- **About this task**:
Only the lines below from the one containing "black beaded thunderbird necklace" through the one containing "Young female in" belong in the answer, set down exactly, with the pictures left out.

- **Material provided**:
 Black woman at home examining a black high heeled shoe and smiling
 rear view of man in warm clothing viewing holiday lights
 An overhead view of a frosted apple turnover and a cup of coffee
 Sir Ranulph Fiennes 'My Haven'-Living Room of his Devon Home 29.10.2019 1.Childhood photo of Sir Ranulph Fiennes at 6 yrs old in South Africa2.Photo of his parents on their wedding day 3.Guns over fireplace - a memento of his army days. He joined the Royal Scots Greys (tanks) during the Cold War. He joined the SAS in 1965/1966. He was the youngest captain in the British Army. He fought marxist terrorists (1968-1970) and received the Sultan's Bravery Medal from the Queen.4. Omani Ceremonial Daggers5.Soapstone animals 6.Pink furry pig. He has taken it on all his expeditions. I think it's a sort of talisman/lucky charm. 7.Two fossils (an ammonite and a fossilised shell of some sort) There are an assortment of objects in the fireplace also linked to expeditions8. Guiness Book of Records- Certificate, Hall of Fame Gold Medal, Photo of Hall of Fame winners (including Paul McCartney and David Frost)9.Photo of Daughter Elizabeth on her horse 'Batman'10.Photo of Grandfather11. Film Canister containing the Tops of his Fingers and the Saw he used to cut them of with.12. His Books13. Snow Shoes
...
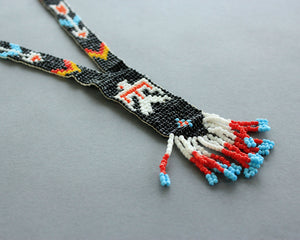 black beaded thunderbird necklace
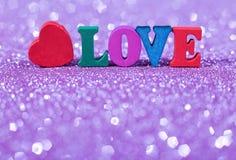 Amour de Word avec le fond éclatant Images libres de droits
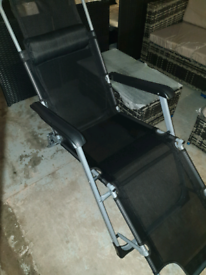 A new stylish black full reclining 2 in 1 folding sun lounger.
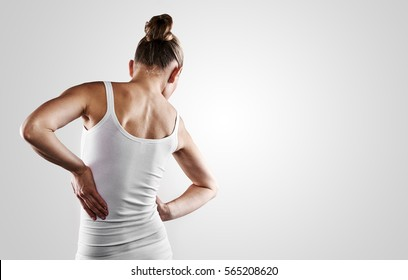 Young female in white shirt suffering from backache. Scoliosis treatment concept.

- **Result for this exercise**:
 black beaded thunderbird necklace
 Amour de Word avec le fond éclatant Images libres de droits
 A new stylish black full reclining 2 in 1 folding sun lounger.
 Young female in white shirt suffering from backache. Scoliosis treatment concept.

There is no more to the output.